Student Highlights: Dr. Jeongwoo Hwang published a paper in Water Resources Research on, “An Improved Zhang’s Dynamic Water Balance Model Using Budyko-Based Snow Representation for Better Streamflow Predictions”

Dr. Jeongwoo Hwang completed his B.S. in Civil Engineering at Konkuk University, South Korea, in 2014. He received his M.S. in Civil and Environmental Engineering at Hanyang University, South Korea, in 2016, with a focus on coastal engineering and hydraulics. He later earned his doctoral degree at the City College of the City University of New York in 2021, focusing on the natural and human-impacted hydrologic systems and their relations with climate variability, basin conditions, and hydrometeorological extremes.

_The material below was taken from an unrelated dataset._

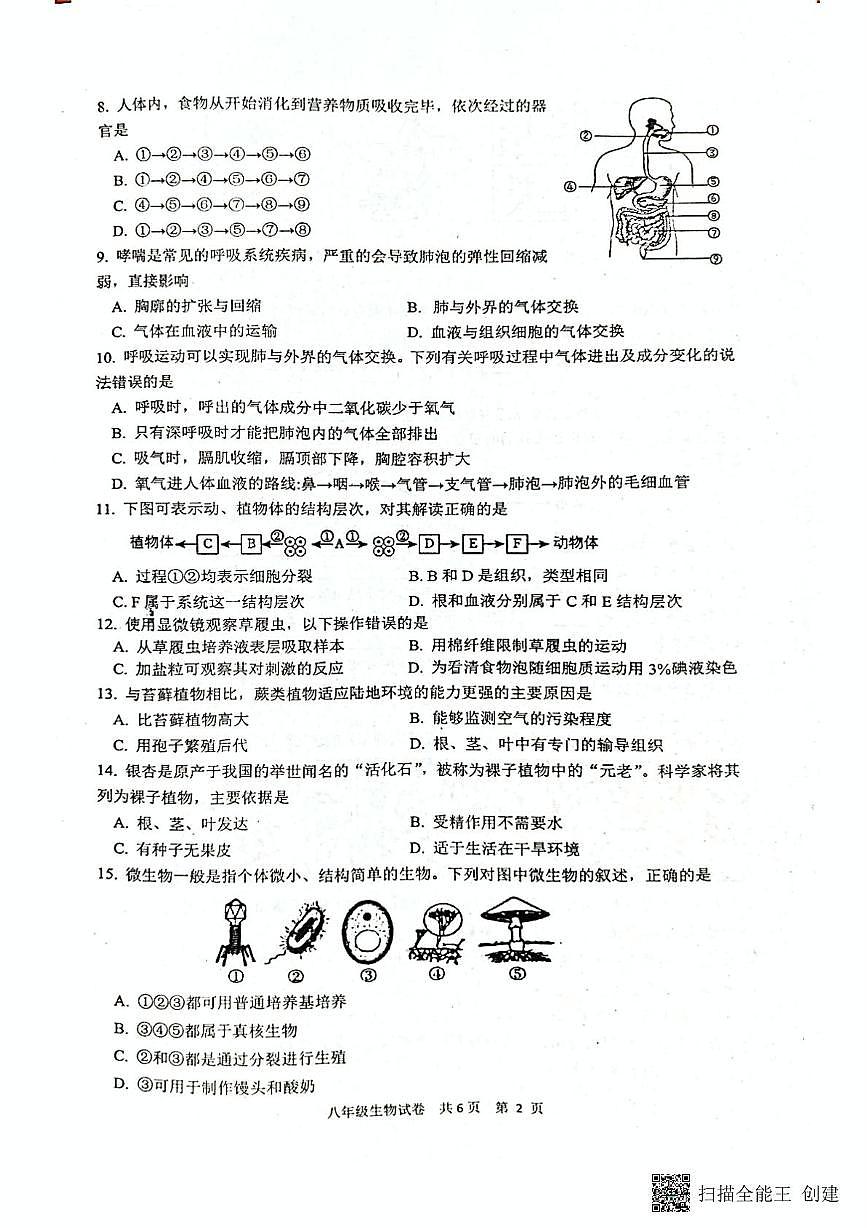 2025年江苏省泰州市兴化市八年级中考二模生物试题（中考模拟）第2页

He is currently a Postdoctoral Research Student in the Department of Earth and Environmental Engineering at Columbia University in the City of New York. His primary research interests are aligned towards establishing sustainable water resources planning and management by advancing our knowledge of hydroclimatology and data science for water resources engineering.

In the end of 2021 in December, Dr. Jeongwoo Hwang published the scientific article “An Improved Zhang’s Dynamic Water Balance Model Using Budyko-Based Snow Representation for Better Streamflow Predictions” in Water Resources Research. This article was written alongside Dr. Naresh Devineni, Department of Civil Engineering at The City College of New York.

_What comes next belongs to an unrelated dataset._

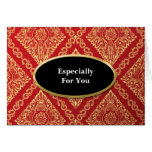 Red & Gold Vintage Floral Wallpaper Monogram Greeting Card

Brief Synopsis of “An Improved Zhang’s Dynamic Water Balance Model Using Budyko-Based Snow Representation for Better Streamflow Predictions” by Jeongwoo Hwang and Naresh Devineni.

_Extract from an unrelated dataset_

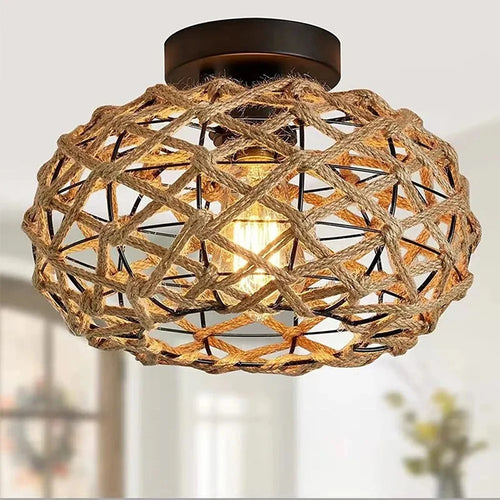 Hemp Rope Ceiling Light Vintage E27 Woven Rattan Wicker pendant Lamp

“Understanding the water balance of a catchment in relation to its regional climate forcings and catchment characteristics is critical for predicting current and future water resources amid changing climate and land cover” (Hwang 2021). Dr. Hwang’s point of focus in this study was to improve Zhang’s monthly water balance model, which reflected the physical partitioning process of the hydrological cycle based on regional climate and catchment characteristics. Zhang’s model does not include snow processes. Snow processes are a critical aspect due to the use of snowmelt water for different regions. In Dr. Hwang’s study he introduces a snow module based on surface energy balance and Budyko-limits on melting and combine it with the existing water balance equations. The purposed model uses five different parameters to determine the physical partitioning process of the hydrological cycle. The proposed model significantly outperformed the original model, improving the median NSE by 31% (from 0.51 to 0.67) and increasing the number of catchments with an acceptable NSE by 58%.

References:

Hwang, J., & Devineni, N. (2022). An improved Zhang’s Dynamic Water Balance Model using Budyko‐based snow representation for better streamflow predictions. Water Resources Research, e2021WR030203.